[Spatial relationship records]

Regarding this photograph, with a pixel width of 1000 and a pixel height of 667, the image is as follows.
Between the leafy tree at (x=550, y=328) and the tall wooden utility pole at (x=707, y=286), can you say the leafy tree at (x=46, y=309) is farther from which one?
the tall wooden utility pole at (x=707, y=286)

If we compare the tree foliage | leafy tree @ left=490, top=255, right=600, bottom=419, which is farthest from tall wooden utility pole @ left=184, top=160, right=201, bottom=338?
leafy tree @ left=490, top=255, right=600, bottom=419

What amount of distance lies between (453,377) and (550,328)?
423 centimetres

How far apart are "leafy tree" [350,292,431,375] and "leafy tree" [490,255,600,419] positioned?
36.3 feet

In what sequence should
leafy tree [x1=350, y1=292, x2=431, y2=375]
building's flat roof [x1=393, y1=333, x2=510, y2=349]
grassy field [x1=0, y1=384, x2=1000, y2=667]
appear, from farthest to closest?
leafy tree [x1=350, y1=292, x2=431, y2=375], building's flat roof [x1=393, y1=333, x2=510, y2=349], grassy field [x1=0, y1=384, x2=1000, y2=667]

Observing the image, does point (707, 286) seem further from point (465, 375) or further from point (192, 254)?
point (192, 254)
...
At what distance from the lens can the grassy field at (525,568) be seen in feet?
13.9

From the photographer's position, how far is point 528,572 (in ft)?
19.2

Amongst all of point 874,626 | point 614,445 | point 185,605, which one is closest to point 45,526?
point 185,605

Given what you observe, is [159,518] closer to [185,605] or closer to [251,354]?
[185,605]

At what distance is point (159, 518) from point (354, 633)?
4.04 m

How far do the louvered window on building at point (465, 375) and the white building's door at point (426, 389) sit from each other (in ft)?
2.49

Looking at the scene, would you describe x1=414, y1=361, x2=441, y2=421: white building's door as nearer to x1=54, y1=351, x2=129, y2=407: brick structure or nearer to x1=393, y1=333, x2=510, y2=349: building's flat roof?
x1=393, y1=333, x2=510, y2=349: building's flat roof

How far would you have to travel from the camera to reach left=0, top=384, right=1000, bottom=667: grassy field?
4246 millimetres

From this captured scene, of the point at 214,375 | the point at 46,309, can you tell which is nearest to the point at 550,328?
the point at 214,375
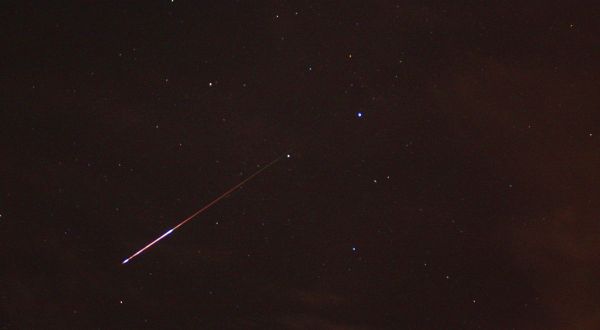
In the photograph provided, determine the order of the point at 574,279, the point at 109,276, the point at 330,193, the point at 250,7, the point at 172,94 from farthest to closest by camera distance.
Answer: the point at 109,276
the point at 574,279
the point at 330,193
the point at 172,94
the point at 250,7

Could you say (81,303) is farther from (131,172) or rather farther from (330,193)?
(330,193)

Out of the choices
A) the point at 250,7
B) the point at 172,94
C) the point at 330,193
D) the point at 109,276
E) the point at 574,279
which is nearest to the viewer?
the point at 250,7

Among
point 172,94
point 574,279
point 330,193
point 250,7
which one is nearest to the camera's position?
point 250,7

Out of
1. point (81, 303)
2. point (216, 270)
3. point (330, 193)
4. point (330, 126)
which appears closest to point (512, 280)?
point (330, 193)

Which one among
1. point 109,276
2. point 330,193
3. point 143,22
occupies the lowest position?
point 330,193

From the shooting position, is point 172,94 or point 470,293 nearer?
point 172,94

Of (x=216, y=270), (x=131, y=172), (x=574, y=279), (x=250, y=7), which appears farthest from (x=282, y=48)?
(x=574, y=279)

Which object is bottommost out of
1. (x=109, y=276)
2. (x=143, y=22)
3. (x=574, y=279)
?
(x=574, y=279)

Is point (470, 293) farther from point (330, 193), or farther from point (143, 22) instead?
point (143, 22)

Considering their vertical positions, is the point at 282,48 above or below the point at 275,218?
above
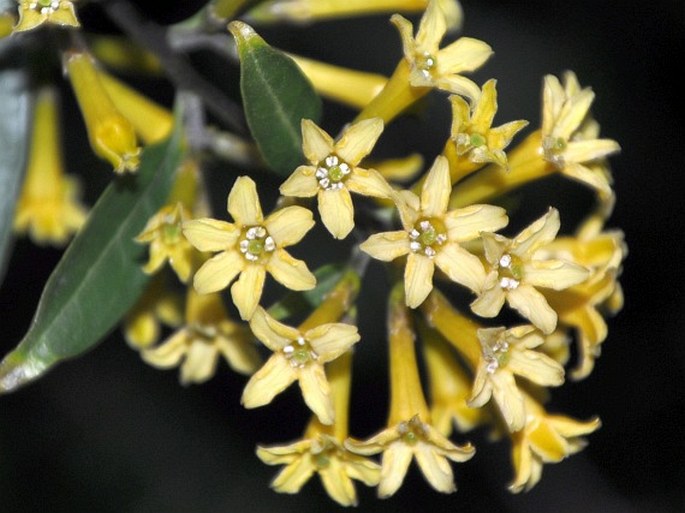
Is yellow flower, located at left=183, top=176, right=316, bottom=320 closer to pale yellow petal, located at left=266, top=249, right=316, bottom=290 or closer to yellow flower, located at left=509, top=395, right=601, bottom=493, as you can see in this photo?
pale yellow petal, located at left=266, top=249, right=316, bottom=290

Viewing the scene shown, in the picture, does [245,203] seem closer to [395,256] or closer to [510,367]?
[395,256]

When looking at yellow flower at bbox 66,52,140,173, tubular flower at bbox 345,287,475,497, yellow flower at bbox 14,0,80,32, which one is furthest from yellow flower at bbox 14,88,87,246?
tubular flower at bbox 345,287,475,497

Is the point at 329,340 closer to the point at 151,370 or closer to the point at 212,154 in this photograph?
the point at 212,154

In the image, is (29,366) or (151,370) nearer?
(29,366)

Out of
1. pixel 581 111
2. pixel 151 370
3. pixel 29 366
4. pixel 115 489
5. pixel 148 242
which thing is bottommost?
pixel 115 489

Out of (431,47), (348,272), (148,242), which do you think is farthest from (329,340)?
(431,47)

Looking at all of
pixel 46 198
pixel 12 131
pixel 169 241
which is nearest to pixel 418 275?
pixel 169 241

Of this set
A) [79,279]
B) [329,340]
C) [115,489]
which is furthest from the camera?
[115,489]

_INSTRUCTIONS TO FOLLOW:_ Pick out each line of the listing above that contains the word "feet".

_TASK ANSWER:_
36.3 feet
At what distance from the lens can the grassy field at (525,568) be seen in feet?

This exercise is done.